«Mon assurance maladie déroule le tapis rouge à la pharmacie en ligne Zur Rose en insérant, dans son magazine, son prospectus. Et le pompon, c’est qu’il offre des bons Migros à ses nouveaux clients!» Perplexe, cette assurée de la CSS s’interroge: les acteurs de la santé sont-ils liés au distributeur? Et les autorités ne mettent-elles pas, précisément, en garde contre les commandes de médicaments sur internet?
«Nous offrons des bons Migros depuis plusieurs années, et ce, sans lien particulier avec cette société», précise d’emblée la porte-parole de la pharmacie en ligne Zur Rose. Ce n’est qu’un appât pour attirer de nouveaux clients, avec 50 fr. à la clé si l’ordonnance est renouvelable et 10 fr. pour une commande unique.
Pour la CSS, rien d’anormal à mettre en avant de telles officines: «Nous avons intérêt à permettre à nos clients de choisir la solution la plus appropriée, déclare sa porte-parole Nina Mayer. Les pharmacies par correspondance ont aussi des avantages. Outre le confort de ne pas se déplacer, les rabais proposés ont une influence positive sur les coûts de la santé et, à terme, aussi sur les primes.»
Sur son site internet, la CSS invite du reste ses assurés à faire leurs emplettes, soit auprès de Zur Rose, soit de son principal concurrent, Mediservice.
Seulement sur ordonnance
Danièle Bersier, porte-parole de l’Institut suisse des produits thérapeutiques Swissmedic, rappelle que la vente par correspondance, en Suisse, est limitée aux officines ayant reçu une autorisation. La pharmacie doit en effet pouvoir s’assurer que le destinataire du colis et le patient qui a reçu l’ordonnance ne font qu’un. En outre, seuls les médicaments prescrits peuvent être achetés par correspondance. Les préparations en vente libre doivent, pour leur part, être délivrées par une pharmacie ou une droguerie ayant pignon sur rue pour bénéficier du conseil d’un spécialiste.
De surcroît, la prescription doit avoir été établie avant la commande. Précaution qui garantit que le patient a bien consulté son médecin. En 2015, le Tribunal fédéral avait jugé qu’une ordonnance rédigée après coup par un médecin mandaté par la pharmacie en ligne n’était pas valable. Car ce procédé ne permet pas au praticien de connaître le patient, puisqu’il se fonde uniquement sur un questionnaire de santé.
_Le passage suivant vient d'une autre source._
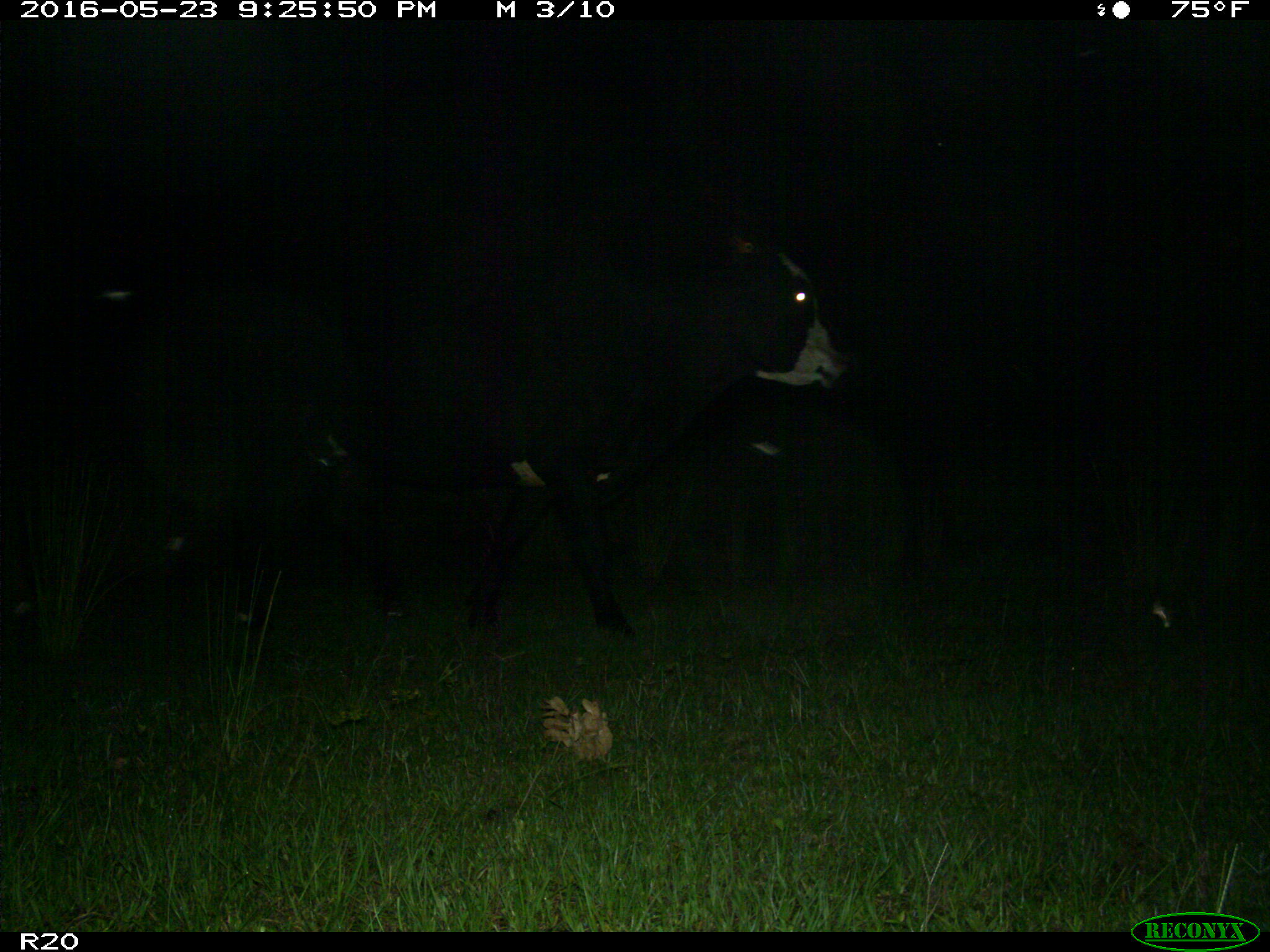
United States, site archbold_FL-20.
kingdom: Animalia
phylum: Chordata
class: Mammalia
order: Artiodactyla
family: Bovidae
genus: Bos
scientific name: Bos taurus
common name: domestic cow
Bos taurus (domestic cow).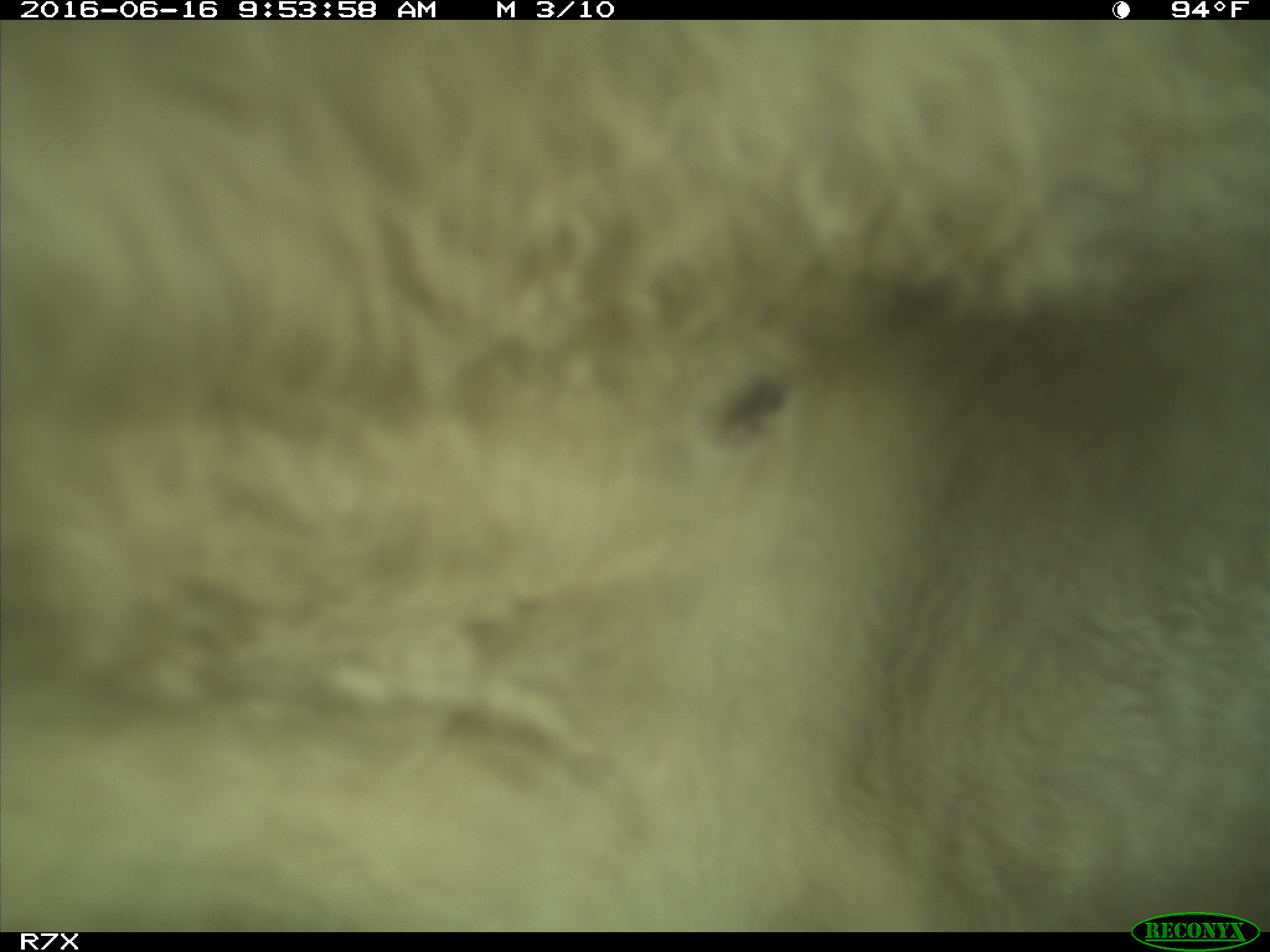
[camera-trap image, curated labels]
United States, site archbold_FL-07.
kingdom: Animalia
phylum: Chordata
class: Mammalia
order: Artiodactyla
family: Bovidae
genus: Bos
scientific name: Bos taurus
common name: domestic cow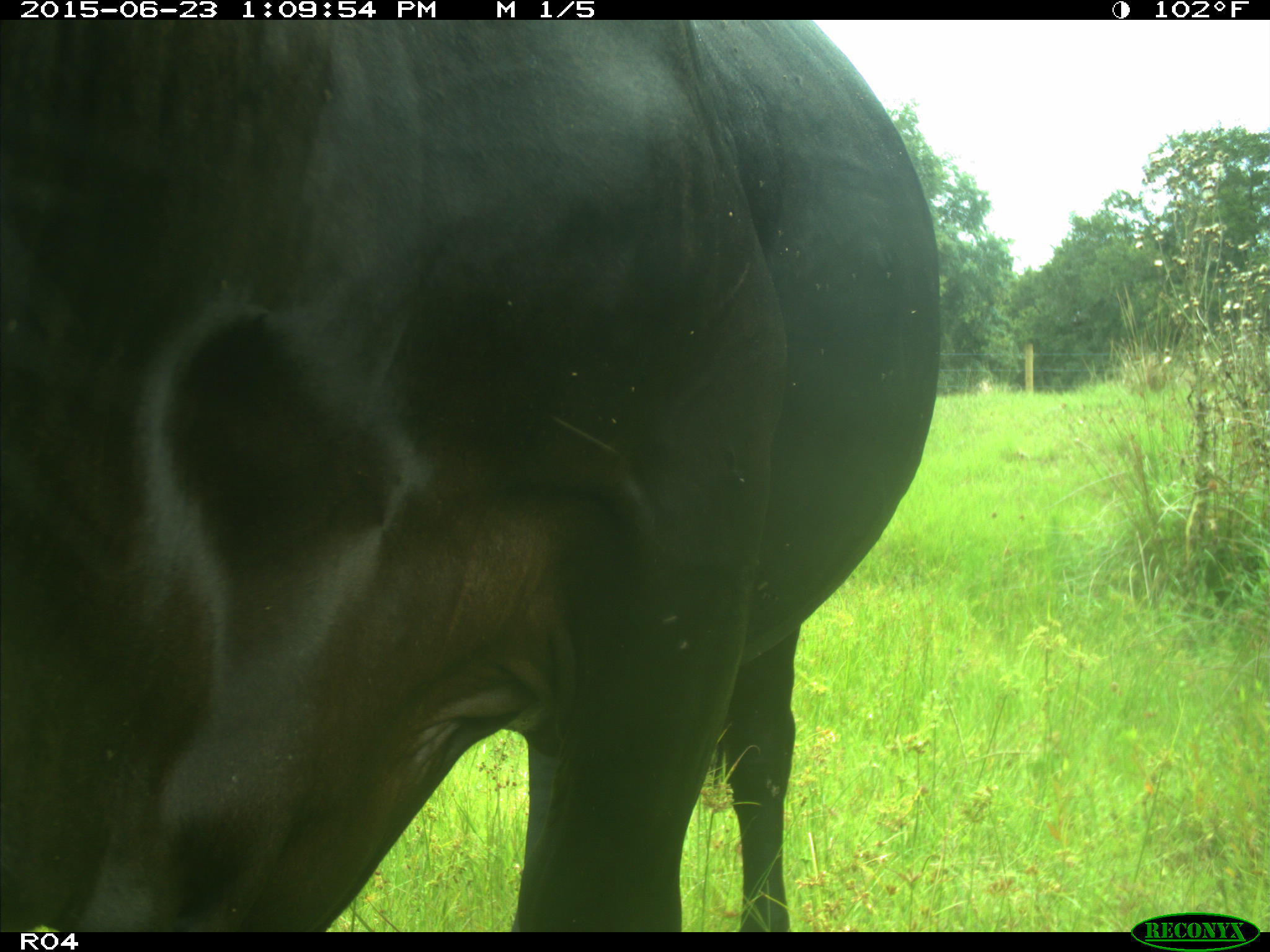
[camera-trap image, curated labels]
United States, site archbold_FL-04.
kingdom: Animalia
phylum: Chordata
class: Mammalia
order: Artiodactyla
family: Bovidae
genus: Bos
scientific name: Bos taurus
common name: domestic cow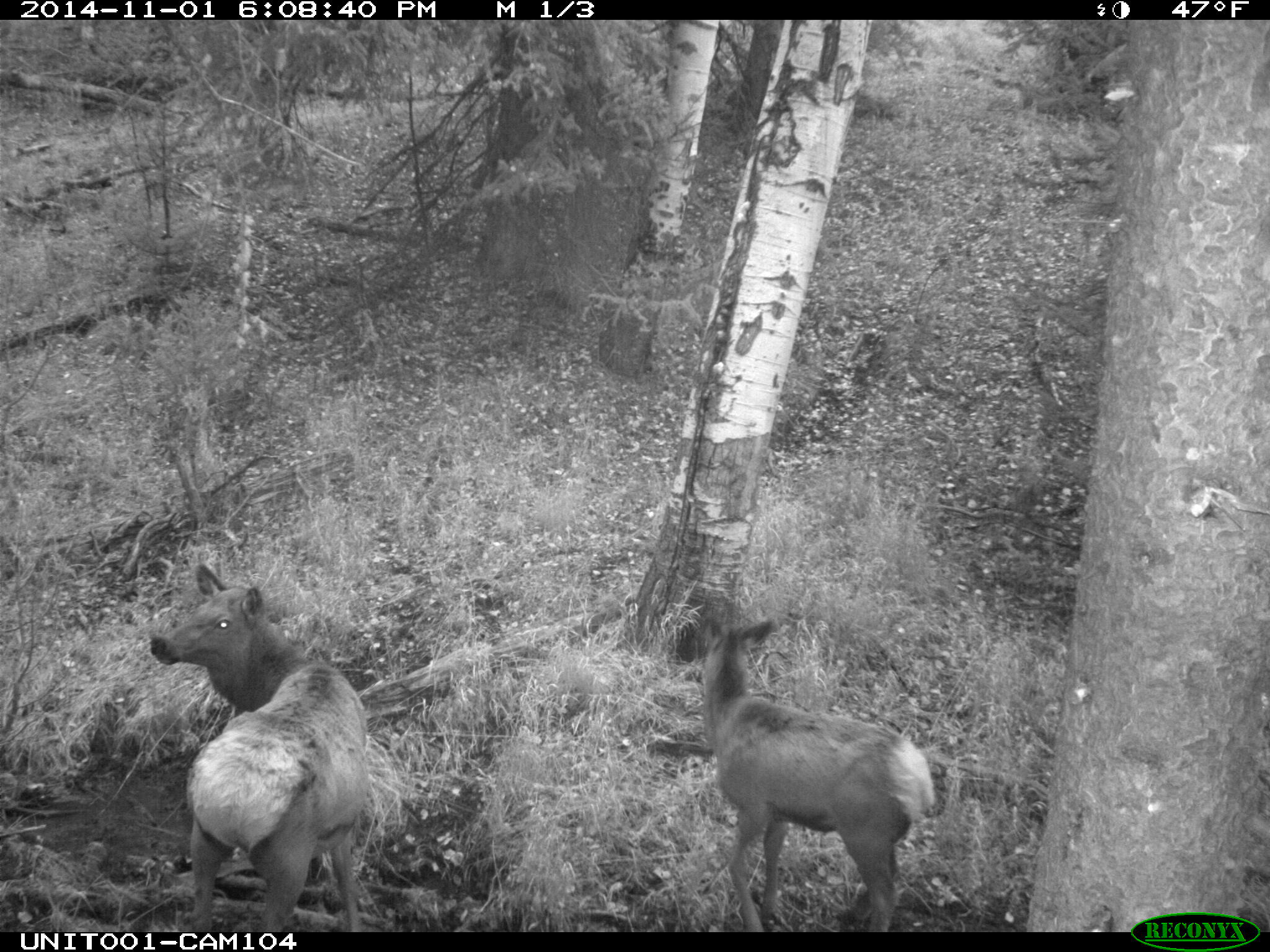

Pour l’assurée de la CSS, cet étrange ménage à trois garde toutefois un goût amer. Comment justifier que de tels «cadeaux» viennent grossir la note des coûts de la santé? L’Office fédéral de la santé publique (OFSP), lui-même, ne se prononce pas sur la légalité du procédé: «Les assureurs ont le droit d’indiquer à leurs assurés les pharmacies proposant des médicaments à un tarif avantageux. De plus, la loi sur l’assurance maladie (LAMal) autorise les rabais sur ces derniers, mais à condition qu’ils profitent au débiteur, c’est-à-dire à l’assureur. Nous ne pouvons pas juger si les bons offerts par la pharmacie Zur Rose se rangent dans cette catégorie.»
Claire Houriet Rime
Lire le bonus web: Médicaments sur internet: les précautions à prendre
Eclairage: Précautions à l’étranger
Swissmedic met en garde contre les achats de médicaments sur des sites étrangers, car des centaines de contrefaçons, de produits de mauvaise qualité et inefficaces, ou encore de préparations normalement soumises à ordonnance y sont proposées. On se méfiera en particulier des produits miracles pour maigrir, accroître sa masse musculaire ou renforcer son système immunitaire, voire combattre le cancer.
Sur le plan légal, rien n’interdit toutefois ce commerce, les fournisseurs étrangers n’étant pas soumis au droit suisse. La quantité est toutefois limitée à un mois de traitement, une durée également valable si l’on fait ses emplettes sur place. Quant aux médicaments contenant des stupéfiants, tels que somnifères, tranquillisants ou antalgiques, ils peuvent être importés que si une prescription médicale est jointe à l’envoi. Ils ne seront toutefois pas remboursés par la caisse maladie.
Les colis illégaux seront saisis par la douane. Une fois la marchandise bloquée, Swissmedic ouvre une procédure qui se solde généralement par son élimination. Son coût, de quelque 300 fr., sera facturé au destinataire.